Let me preface this review by saying that I don't eat at Subway chains regularly because there are normally such limited veggie offerings. White bread and banal salad fixings don't strike me as a satisfying lunch. However my boyfriend Matt, a trouper, eats Subway once a week with coworkers. He makes the best out of it. For example, he always asks for spinach rather than lettuce and gets as many veggies as the sandwich artists can pile onto his 12" sub. But he's never quite satisfied. (He confessed to his coworkers once that he could probably eat two 12" subs and not feel full.) So he was eager for me to beta test the new veggie options and report back.
I do think it is great that Subway is looking to extend their menu to include plant-based options. Sadly, I think this excellent idea suffers from poor execution at the moment. The Subway Café staff didn't seem to be trained to serve the sandwiches yet. They were confused about what I was ordering, how to heat the veggie patty, and what price to charge for the sub. In their defense, these new vegan sandwiches do not appear on the regular menu, but were advertised with small signs atop the glass counter.
I ordered the "Malibu Greek," a rather confusing name. I didn't notice anything particularly "Malibu" or "Greek" about it. The sub consists of a veggie patty and the usual fixings options. The individual veggie patties are stored on the fixings bar, in a silver container. The staff decided that the patty should be toasted like a Veggie Max. (Could it be eaten cold?) They also asked if I wanted cheese, which seems to be standard protocol but is an awkward question for the "vegan sandwich." (I also ordered an iced coffee and was offered milk twice.) The vegan sandwich moves down the fast-food assembly line, commingling with other sandwich prep--knives, gloves, stray bits of cheese, etc. (It's too bad they don't have a separate prep area but they probably have limited space.)
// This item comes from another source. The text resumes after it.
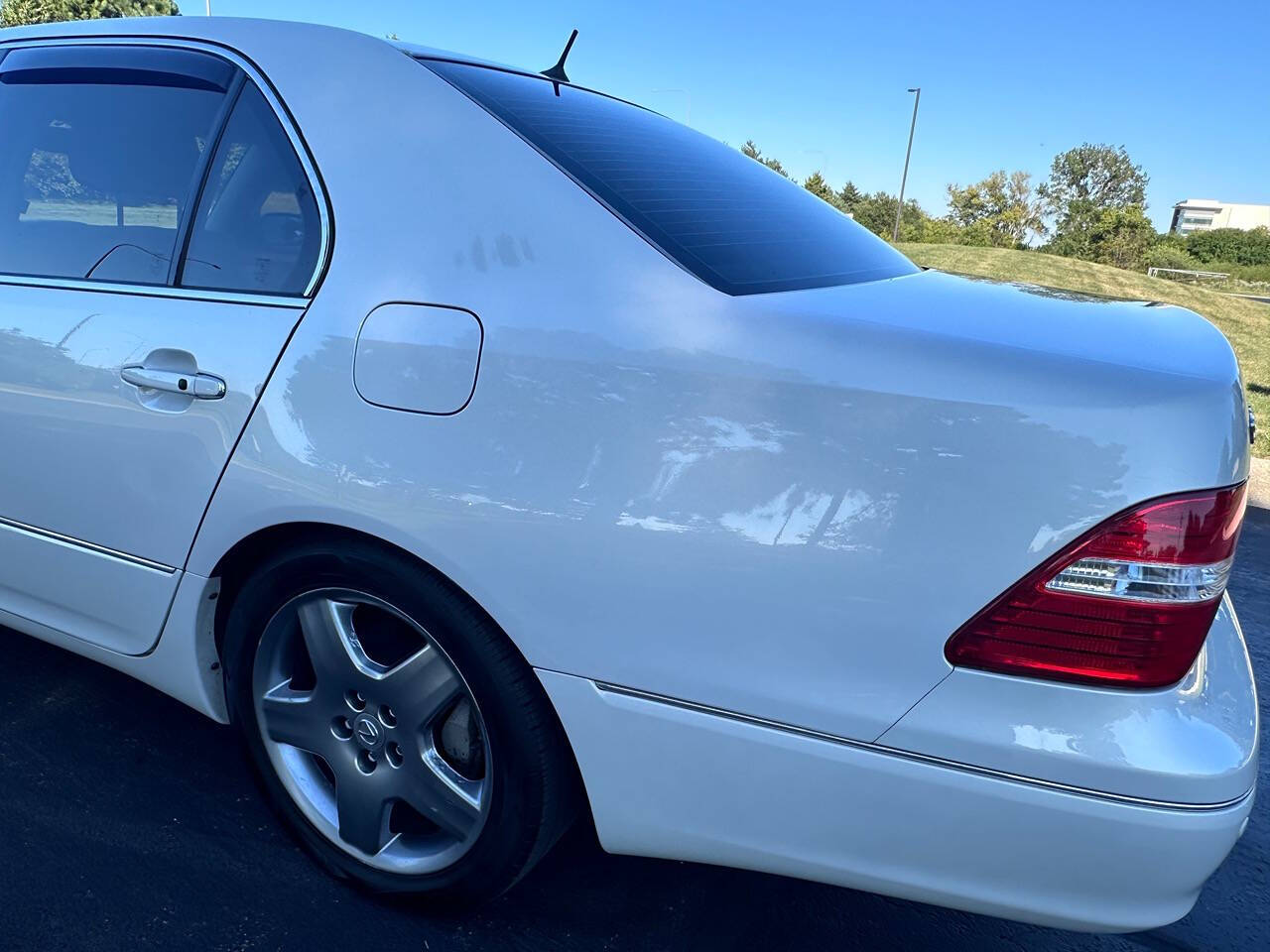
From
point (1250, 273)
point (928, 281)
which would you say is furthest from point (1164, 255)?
point (928, 281)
The Malibu Greek patty was reminiscent of falafel or a fried breakfast patty. It is definitely not trying to be a mock meat. You could see flecks of veggie pieces in the patty, not unlike some veggie burger brands. I definitely noticed corn, carrots, broccoli, and rice in there. Overall, I think this vegan sub could be a good option for vegan folks like my boyfriend, who dutifully eat out at Subway, and for non-vegans who'd just like to try some veggie fare. I hope these vegan options are introduced to conventional Subway franchises in less upscale environs soon.